In emphasizing the New Deal’s aim to preserve and extend democracy, I agree with a line of scholars stretching from Arthur M. Schlesinger, Jr., to Ira Katznelson. Roosevelt wanted the New Deal to introduce a “broadening conception of social justice.” To judge it a failure because it did not extract maximum use from the labor force is odd. I suppose one could call it willfully perverse, but if I were to express disapproval, I would cite consequence rather than character and suggest that insisting we regard the New Deal as a subpar effort at business recovery, while ignoring its aim of broadening social justice in defiance of fascism, probably accounts in no small measure for the state of our democracy today.

Author biography

Eric Rauchway is Distinguished Professor of History at the University of California, Davis. He is the author of Winter War: Hoover, Roosevelt, and the First Clash over the New Deal (2018).

References

1 Gabriel P. Mathy, “Stock Volatility, Return Jumps and Uncertainty Shocks During the Great Depression,” Financial History Review 23, no. 2 (Aug. 2016): 165–192.

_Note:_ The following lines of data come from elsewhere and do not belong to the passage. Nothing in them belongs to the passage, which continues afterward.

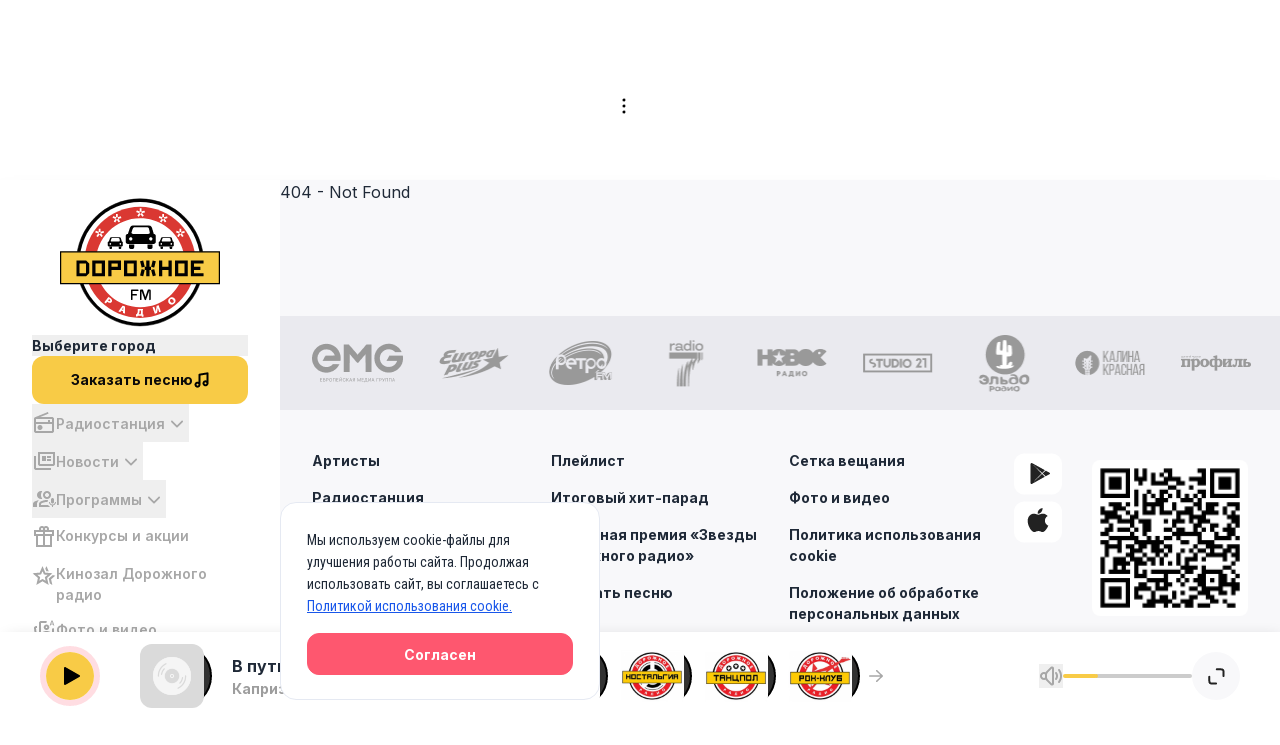

--- FILE ---
content_type: text/javascript; charset=utf-8
request_url: https://dorognoe.ru/_nuxt/CWj9l1V4.js
body_size: 705
content:
import a from"./xMDy0EtI.js";import{d as n,M as r,R as o,a6 as s,a7 as l,y as d,V as c,G as p}from"./DL9pRVI_.js";import{_}from"./BqfMfSkM.js";const i=["disabled"],u={class:"flex gap-3 items-center"},m=n({__name:"PrimaryButtonRed",props:{loading:{type:Boolean,default:!1}},setup(f){return(e,b)=>{const t=a;return p(),r("button",{type:"button",class:"text-base text-black bg-dr-yellow border border-transparent hover:bg-white hover:border-dr-yellow rounded-full px-4 py-2.5 text-center font-inter",disabled:e.loading},[o("p",u,[s(d(t,{color:"#F8CB46"},null,512),[[l,e.loading]]),o("span",null,[c(e.$slots,"default",{},void 0,!0)])])],8,i)}}}),y=_(m,[["__scopeId","data-v-c564b26a"]]);export{y as default};


--- FILE ---
content_type: text/javascript; charset=utf-8
request_url: https://dorognoe.ru/_nuxt/DVmY16aM.js
body_size: 2397
content:
import{d as r,c as u,D as i,M as C,G as d,R as o,a6 as c,au as p,u as f,m}from"./DL9pRVI_.js";import{J as v,_}from"./BqfMfSkM.js";const g={class:"volume-controller flex items-center gap-3"},x=r({__name:"VolumeButtonV2",setup(V){const e=v(),t=u();i(()=>{e.value&&n()});function n(){if(!t.value)return;const s=t.value.value;t.value.style.background=`linear-gradient(to right, #F8CB46 ${s}%, #ccc ${s}%)`}return(s,l)=>(d(),C("div",g,[l[1]||(l[1]=o("button",{type:"button"},[o("svg",{xmlns:"http://www.w3.org/2000/svg",width:"24",height:"24",viewBox:"0 0 24 24",fill:"none"},[o("path",{"fill-rule":"evenodd","clip-rule":"evenodd",d:"M11.5867 2.99983C12.8466 1.7399 15.0009 2.63224 15.0009 4.41404V19.5856C15.0009 21.3674 12.8466 22.2598 11.5867 20.9998L7.46535 16.8785C7.0823 16.4955 6.76782 16.0567 6.52981 15.5812C6.08199 15.8471 5.55907 15.9997 5.00049 15.9997C2.79135 15.9997 1.00049 14.2088 1.00049 11.9997C1.00049 9.79057 2.79135 7.99971 5.00049 7.99971C5.5591 7.99971 6.08206 8.15239 6.5299 8.41829C6.7679 7.94289 7.08235 7.50415 7.46534 7.12115L11.5867 2.99983ZM13.0009 4.41404L8.87956 8.53537C8.31695 9.09798 8.00088 9.86104 8.00088 10.6567V13.343C8.00088 14.1386 8.31695 14.9017 8.87956 15.4643L13.0009 19.5856L13.0009 4.41404ZM5.00049 9.99971C3.89592 9.99971 3.00049 10.8951 3.00049 11.9997C3.00049 13.1043 3.89592 13.9997 5.00049 13.9997C5.55277 13.9997 6.00049 13.552 6.00049 12.9997V10.9997C6.00049 10.4474 5.55277 9.99971 5.00049 9.99971ZM16.3513 8.23911C16.7713 7.88056 17.4025 7.93043 17.7611 8.3505C18.6168 9.35301 19.0005 10.7114 19.0005 11.9997C19.0005 13.288 18.6168 14.6464 17.7611 15.6489C17.4025 16.069 16.7713 16.1189 16.3513 15.7603C15.9312 15.4018 15.8813 14.7706 16.2399 14.3505C16.7175 13.7909 17.0005 12.9304 17.0005 11.9997C17.0005 11.0691 16.7175 10.2085 16.2399 9.64893C15.8813 9.22886 15.9312 8.59767 16.3513 8.23911ZM20.7796 5.37277C20.4333 4.94251 19.8038 4.8744 19.3735 5.22065C18.9433 5.5669 18.8752 6.19639 19.2214 6.62666C21.5935 9.57431 21.5935 14.4251 19.2214 17.3728C18.8752 17.803 18.9433 18.4325 19.3735 18.7788C19.8038 19.125 20.4333 19.0569 20.7796 18.6267C23.7408 14.9469 23.7408 9.05254 20.7796 5.37277Z",fill:"#A7A7A7"})])],-1)),c(o("input",{ref_key:"sliderEl",ref:t,type:"range","onUpdate:modelValue":l[0]||(l[0]=a=>m(e)?e.value=a:null),min:0,max:100,step:1},null,512),[[p,f(e)]])]))}}),M=_(x,[["__scopeId","data-v-8099bdd0"]]);export{M as default};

2 Mark Wilson, Destructive Creation: American Business and the Winning of World War II (Philadelphia, 2016).

3 Alexander J. Field, A Great Leap Forward: 1930s Depression and U.S. Economic Growth (New Haven, 2011).

4 Eric Rauchway, Why the New Deal Matters (New Haven, 2021), 177.

5 Eric Rauchway, Winter War: Hoover, Roosevelt, and the First Clash over the New Deal (New York, 2018), 16.